Do you always build your own soundtrack or do you sometimes use tracks made by others? How do you decide whether to make your own or not?


MN:
In 90 percent of my works I have built my own soundscapes, not that I consider myself a great composer—certainly not a musician in the strict sense of the word. But I just love making those.

I worked with others a few times. (Kathy McTavish is a great collaborator, but also Lunova Labs, Hanklebury and Sonologyst are a few of my SoundCloud friends I have worked with.)


Talk about the process of building a soundtrack. What comes first? How does the work process develop?


MN:
That’s a hard one. I work organically. I love sounds, industrial as well as natural. I record sounds often—from crinkly paper and plastic to to coke cans, coffee and other household appliances, nature sounds, etc. I also use a collection of toy instruments to play with.

I collect my recordings just as I do with footage and images. I have a library of sounds and melodies that I use as building blocks. So it’s hard to say what comes first.

I start with a sound, add another, and another, shift, stretch, combine, add a fleeting melody or arrangement here and there… shift again… until, during that process, something happens. Some things suddenly ‘click’ and work together.

When dealing with a poem, I use the recording of the poem as one of the building blocks. Sometimes I build around the poem, sometimes I use (re-edited) existing tracks to lay the poem in.

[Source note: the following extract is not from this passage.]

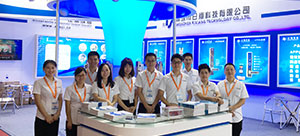 你們的產品有3C認證嗎?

What sort of hardware and software do you use to create your soundtracks? Have you always used these, or has there been a progression in the sophistication of your sound tools over the years?


MN:
I use a combination of tools. I record my sounds analog (with an old tape recorder) as well a digitally (with a simple USB microphone, a Yeti) All my sounds are put into digital files using software by Magix (originally bought to transfer my old vinyl collection to MP3)

To create new arrangements and mix them with these soundfiles I also use Magix (Music Maker).

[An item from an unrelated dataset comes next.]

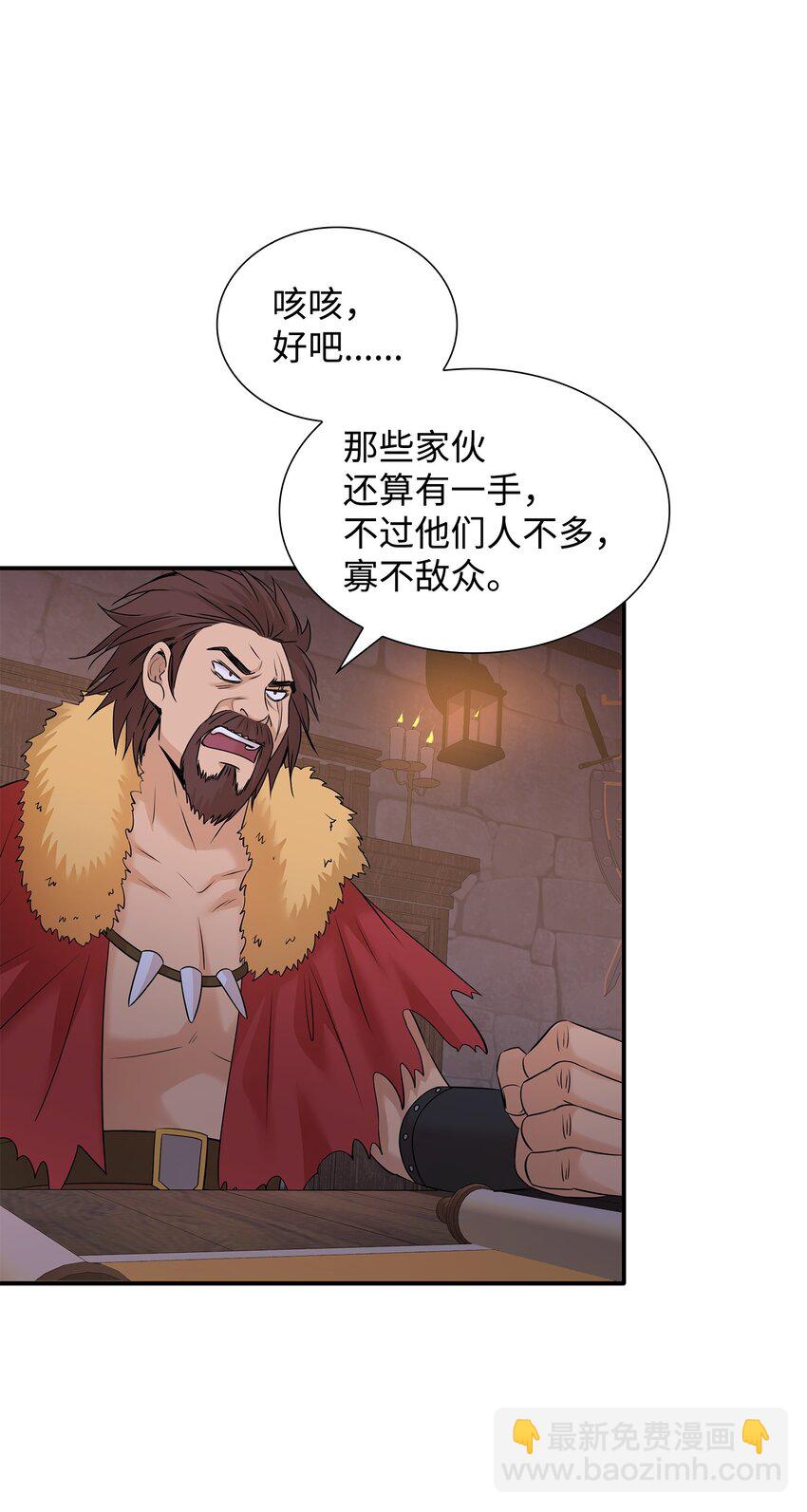 花與劍：帝國榮光的聯姻生活 - 41 到訪領地(2/2) - 5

In MIDI I can ‘play’ any sequence of notes in any instrument, sound or style and combine it all in different tracks.

I would love to get my hands on some real (but old) instruments. I love the sound of anything ‘broken’. I would also love to get some better recording equipment (better mic’s, a new recorder…) but all those things cost money and take up space. (The space is there—one day my attic will be a full studio :-) —but the money isn’t.)


Give us an example of a soundtrack you created recently that you are very happy with – why did this one work out so well in your view? (If you can’t choose, how about that amazing soundtrack for ‘Sweet Tea’ by Eric Blanchard at the Storehouse..?)


MN:
I wouldn’t use one If I didn’t believe it worked, but some work better than others I guess. It’s also in the ear of the viewer.

I kinda liked this one:
http://soundcloud.com/swoon_aka_marc_neys/bees-in-the-eaves-swoon-bill
Bees in the Eaves on SoundCloud

I loved the combination of that metallic-sounding percussion (for those who want to know: it’s the sound of an old wind-up music box, stretched and slowed down until it sounded like light metal plates) with the simple and light drone (a combination of MIDI sounds, wind—me blowing into the mic—and violins. Also slowed down). The harsh sounds (electronic) at the end come from this great online theremin I recently found, and I let them clash with some piano sounds I played on this online instrument and the metallic percussion of the intro.

But that’s the last time I let someone peek into the cooking pots! I myself, when hearing great soundscapes, don’t want to know where certain sounds come from or how and with what they were made.


What is your advice on soundtracks to film-makers who are just starting out?


MN:
Listen, watch and learn. Experiment! Trial and error and keep the errors!